Казалось бы, ему в самый раз сойтись с другим александрийцем, великим Александром Мартыновым, почти ровесником Федотову, актером редкого (сродни федотовскому) трагикомического склада, непревзойденным певцом горестей и радостей маленького человека, изворачивающегося в «медвежьих лапах» российской действительности. Так нет же, сдружился с Самойловым, «протеем русской сцены» — блестящим лицедеем, виртуозным создателем острых человеческих масок. Случай прихотлив. Впрочем, случай их, верно, лишь столкнул, а сблизил уже не случай, а взаимный интерес.
Федотовский круг продолжал меняться. Старых, от полка, приятелей становилось в нем все меньше, да и те мало-помалу отходили на задний план, исключая разве что самых-самых, вроде неистребимых друзей Ждановичей или Рейслеров со всеми их домами.

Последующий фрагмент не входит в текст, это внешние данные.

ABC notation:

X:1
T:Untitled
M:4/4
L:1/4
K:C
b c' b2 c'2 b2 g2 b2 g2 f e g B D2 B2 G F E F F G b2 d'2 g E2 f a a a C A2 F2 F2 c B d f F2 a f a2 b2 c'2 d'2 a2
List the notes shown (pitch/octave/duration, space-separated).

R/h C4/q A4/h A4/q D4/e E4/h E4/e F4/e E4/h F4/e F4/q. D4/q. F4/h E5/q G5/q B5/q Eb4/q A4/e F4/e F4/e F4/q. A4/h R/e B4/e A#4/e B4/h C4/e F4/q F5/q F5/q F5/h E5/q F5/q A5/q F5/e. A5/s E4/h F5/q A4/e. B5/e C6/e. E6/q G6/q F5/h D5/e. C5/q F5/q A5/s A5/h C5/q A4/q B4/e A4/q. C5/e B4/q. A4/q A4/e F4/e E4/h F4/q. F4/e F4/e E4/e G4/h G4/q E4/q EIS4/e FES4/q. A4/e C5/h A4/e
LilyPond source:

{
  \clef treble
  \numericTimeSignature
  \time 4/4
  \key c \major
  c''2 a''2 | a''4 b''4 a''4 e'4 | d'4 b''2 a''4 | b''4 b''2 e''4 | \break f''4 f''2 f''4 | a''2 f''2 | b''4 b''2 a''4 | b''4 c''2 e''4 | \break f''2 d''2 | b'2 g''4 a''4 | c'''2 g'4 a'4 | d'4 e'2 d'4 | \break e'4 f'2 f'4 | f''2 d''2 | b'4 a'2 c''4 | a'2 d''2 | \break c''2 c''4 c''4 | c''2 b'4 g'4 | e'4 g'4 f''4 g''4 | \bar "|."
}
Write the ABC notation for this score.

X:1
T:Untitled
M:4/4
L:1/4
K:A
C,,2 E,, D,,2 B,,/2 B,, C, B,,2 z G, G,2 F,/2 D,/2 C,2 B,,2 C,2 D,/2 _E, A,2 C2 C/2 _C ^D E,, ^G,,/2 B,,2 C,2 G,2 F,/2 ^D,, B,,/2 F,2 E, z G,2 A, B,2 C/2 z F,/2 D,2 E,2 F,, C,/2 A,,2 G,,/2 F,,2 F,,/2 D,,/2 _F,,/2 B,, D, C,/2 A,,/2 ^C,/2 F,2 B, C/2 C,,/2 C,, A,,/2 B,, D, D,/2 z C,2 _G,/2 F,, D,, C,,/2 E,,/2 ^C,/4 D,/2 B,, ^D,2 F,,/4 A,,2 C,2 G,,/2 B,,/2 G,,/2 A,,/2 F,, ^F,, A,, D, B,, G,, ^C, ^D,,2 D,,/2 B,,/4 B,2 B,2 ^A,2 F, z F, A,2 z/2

В повадках общежития Федотов был в известном смысле рационалистом. Его широко известное доброжелательство было слишком уж безупречно и неизменно и слишком уж ровно распределялось среди тех, с кем его сталкивали обстоятельства, чтобы за ним стояла безудержная и всепоглощающая жажда доверительного чистосердечного общения. Жизнь учила его общительности с первых самостоятельных шагов, и учила на совесть. Но по-настоящему ему хватило бы близкого участия очень немногих истинных друзей, может быть, только трех, тех, с кем он пожелал проститься перед смертью — Рейслера, Бейдемана (злосчастная история с Еленой была предана обоюдному забвению, и дружба воссияла вновь) и Дружинина.
И все же общество и общение в самом деле были интересны ему, и новых знакомств он не чурался, а охотно шел им навстречу.

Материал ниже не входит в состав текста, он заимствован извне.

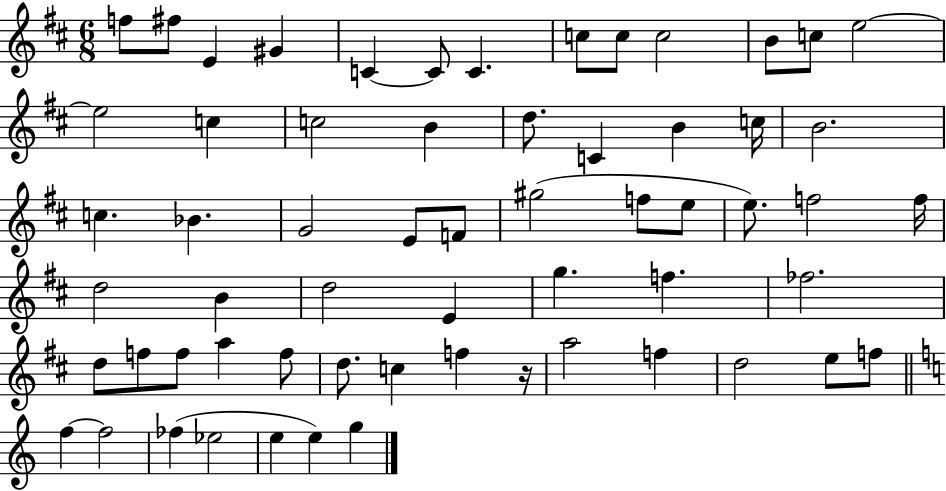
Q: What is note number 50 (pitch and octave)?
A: F5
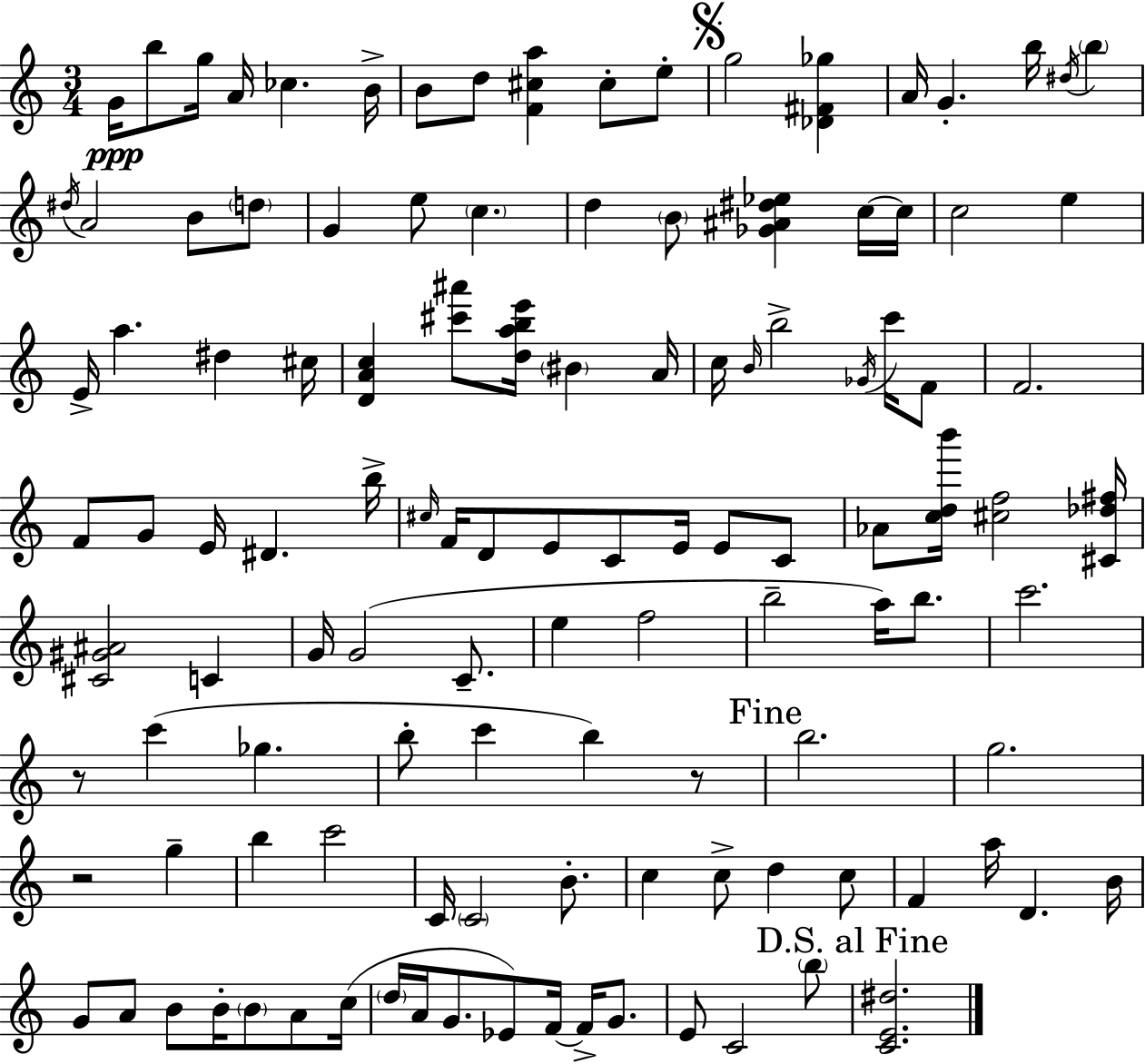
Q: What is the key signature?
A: C major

Нужны были непрестанные наблюдения над человеческой натурой — не только те быстролетные, которые в изобилии поставляла ему улица, но и те длительные, скрупулезные, которые может дать только близкое и постоянное общение.
Нужна была (он давно это понял) и известная разрядка, отдых, возможность расслабиться в непринужденной беседе, в легком ухаживании за дамами, в острословии.
Наконец, нужны были, и чем дальше, тем больше, всевозможные новости, которых он был лишен в своем затворничестве, разные мнения и их стычка в свободном, а порою горячечном российском разговоре — к ним он прислушивался, над ними после раздумывал, пытаясь разобраться.
Разбираться было трудно. Говорил ли один из спорщиков — Федотов готов был с ним согласиться во всем, так сказанное было верно. Вступал ли в спор его оппонент — и тот оказывался решительно прав в любом слове, и его аргументы были не слабые. Все противоречили друг другу, и каждый был прав по-своему — и дерзкие мечтатели, убежденные в том, что жизнь надо переменять, и как можно решительнее, и трезвые консерваторы, взывавшие к мудрости высшего промысла, устроившего жизнь именно такой, пугавшие разрушительным хаосом. Все были правы — а жизнь не становилась ни лучше, ни хотя бы понятнее от их разумных и справедливых речений. Мир, когда-то представлявшийся таким простым в своих генеральных нравственных началах, которые надо было для достижения гармонии и благоденствия всего-то и делать, что исправно поддерживать, просвещая заблудших, — этот мир оказывался все более сложным, не поддающимся ни исправлению, ни истолкованию, — противоречивым до мучительной безнадежности. Это новое отношение к миру, которое зарождалось в нем, не несло отрады, и, может быть, он был бы рад возвратиться под сень успокоительной веры в силу высшего Промысла и даже в справедливую мудрость предначертаний и установлений Российской Империи, но назад пути не было.